You're not wrong that NYT would have a motivation to report negatively about FB. But that doesn't automatically mean that is the motive, though. All their reporting I've seen has been notable, and not hysterical. There's been additional good reporting by TechCrunch and ProPublica, I'm not sure how NYT's coverage differs.


I'm not arguing that. Just that it doesn't have to false to have a hidden agenda or bias


They're at the very least substantially misleading, sometimes to the point where I reckon people would have a more accurate view of the world if they didn't read them. For instance, the one where the New York Times pretended that giving people the ability to use manufacturer-provided smartphone apps to view content their friends shared with them was the same as giving that information to the manufacturer of their smartphone, even when it never left the device: https://www.nytimes.com/interactive/2018/06/03/technology/fa...

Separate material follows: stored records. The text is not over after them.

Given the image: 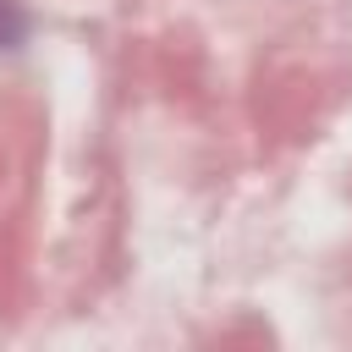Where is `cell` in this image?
Listing matches in <instances>:
<instances>
[{
	"mask_svg": "<svg viewBox=\"0 0 352 352\" xmlns=\"http://www.w3.org/2000/svg\"><path fill=\"white\" fill-rule=\"evenodd\" d=\"M22 28H28V16L16 11V0H0V44H16Z\"/></svg>",
	"mask_w": 352,
	"mask_h": 352,
	"instance_id": "1",
	"label": "cell"
}]
</instances>
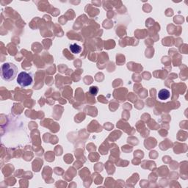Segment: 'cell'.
Instances as JSON below:
<instances>
[{
	"label": "cell",
	"instance_id": "cell-1",
	"mask_svg": "<svg viewBox=\"0 0 188 188\" xmlns=\"http://www.w3.org/2000/svg\"><path fill=\"white\" fill-rule=\"evenodd\" d=\"M18 74V68L12 63H5L1 67V77L3 80L10 82L16 78Z\"/></svg>",
	"mask_w": 188,
	"mask_h": 188
},
{
	"label": "cell",
	"instance_id": "cell-2",
	"mask_svg": "<svg viewBox=\"0 0 188 188\" xmlns=\"http://www.w3.org/2000/svg\"><path fill=\"white\" fill-rule=\"evenodd\" d=\"M33 79L31 74L27 73V72L22 71L19 74L17 77V82L21 87L25 88V87L30 86L32 83Z\"/></svg>",
	"mask_w": 188,
	"mask_h": 188
},
{
	"label": "cell",
	"instance_id": "cell-3",
	"mask_svg": "<svg viewBox=\"0 0 188 188\" xmlns=\"http://www.w3.org/2000/svg\"><path fill=\"white\" fill-rule=\"evenodd\" d=\"M157 96L160 100H167L171 97V93L168 90L164 88V89H162L159 91Z\"/></svg>",
	"mask_w": 188,
	"mask_h": 188
},
{
	"label": "cell",
	"instance_id": "cell-4",
	"mask_svg": "<svg viewBox=\"0 0 188 188\" xmlns=\"http://www.w3.org/2000/svg\"><path fill=\"white\" fill-rule=\"evenodd\" d=\"M69 49L70 51L73 54H79L82 51V47L77 45V43H74V44L70 45Z\"/></svg>",
	"mask_w": 188,
	"mask_h": 188
},
{
	"label": "cell",
	"instance_id": "cell-5",
	"mask_svg": "<svg viewBox=\"0 0 188 188\" xmlns=\"http://www.w3.org/2000/svg\"><path fill=\"white\" fill-rule=\"evenodd\" d=\"M98 91H99V88H97V87H96V86H92V87H90V93H91L92 95L96 96L97 93H98Z\"/></svg>",
	"mask_w": 188,
	"mask_h": 188
}]
</instances>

> Facebook allowed the device companies access to the data of users’ friends without their explicit consent, even after declaring that it would no longer share such information with outsiders. Some device makers could retrieve personal information even from users’ friends who believed they had barred any sharing

How do you know this information never left the device? Or, given the nature of the FB API, that it used the device at all?